### Provided passage
— Begin —
Location
- 5040 E Bandys Cross Road Catawba, North Carolina 28609 United States 35°38′39″N 81°05′07″W﻿ / ﻿35.6441°N 81.0854°W

Information
- Type: Public
- Established: 1954 (72 years ago)
- School district: Catawba County Schools
- CEEB code: 340610
- Principal: Chad Maynor
- Teaching staff: 40.31 (FTE)
- Grades: 9–12
- Enrollment: 935 (2024-2025)
- Student to teacher ratio: 23.20
- Campus type: Rural
- Colors: Green and old gold
- Mascot: Trojan
- Yearbook: The Trojan
- Website: bandys.catawbaschools.net

= Bandys High School =

American public school in North Carolina

Bandys High School (/ˈbændiz/ BAN-deez) is a public high school located in Catawba, North Carolina, United States. It is part of the Catawba County Schools district.
— End —
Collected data
— Begin —
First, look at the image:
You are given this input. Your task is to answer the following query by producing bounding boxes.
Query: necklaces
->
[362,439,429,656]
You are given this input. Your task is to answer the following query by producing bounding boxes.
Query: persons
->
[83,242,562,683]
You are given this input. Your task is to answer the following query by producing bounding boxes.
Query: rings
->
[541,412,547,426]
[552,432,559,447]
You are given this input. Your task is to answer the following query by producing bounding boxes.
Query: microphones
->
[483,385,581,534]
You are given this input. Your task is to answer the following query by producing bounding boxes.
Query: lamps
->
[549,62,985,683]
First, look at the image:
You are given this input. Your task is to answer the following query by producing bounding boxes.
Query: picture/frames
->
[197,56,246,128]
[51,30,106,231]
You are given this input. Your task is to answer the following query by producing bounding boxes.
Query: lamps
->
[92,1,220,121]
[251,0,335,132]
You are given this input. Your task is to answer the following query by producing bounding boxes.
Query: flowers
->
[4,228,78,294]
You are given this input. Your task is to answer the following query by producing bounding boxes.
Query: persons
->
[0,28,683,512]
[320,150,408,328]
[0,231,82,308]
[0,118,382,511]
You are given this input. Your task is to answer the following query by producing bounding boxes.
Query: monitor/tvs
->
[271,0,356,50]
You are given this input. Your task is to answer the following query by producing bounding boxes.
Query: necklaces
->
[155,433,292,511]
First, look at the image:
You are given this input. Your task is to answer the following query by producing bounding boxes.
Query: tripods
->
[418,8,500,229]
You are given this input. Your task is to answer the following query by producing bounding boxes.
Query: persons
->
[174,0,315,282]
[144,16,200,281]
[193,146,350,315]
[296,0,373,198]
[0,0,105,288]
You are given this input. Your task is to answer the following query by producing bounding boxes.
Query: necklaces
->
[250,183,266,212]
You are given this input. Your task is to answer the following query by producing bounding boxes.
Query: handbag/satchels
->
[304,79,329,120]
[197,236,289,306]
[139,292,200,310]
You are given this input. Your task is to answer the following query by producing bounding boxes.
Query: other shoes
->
— End —
### Instructions for the task
Answer these questions from the Bandys High School text:
1. In which town and state is the school located?
2. In what year was the school established?
3. What are the school colors?

### Solution to this problem
1. Catawba, North Carolina
2. 1954
3. Green and old gold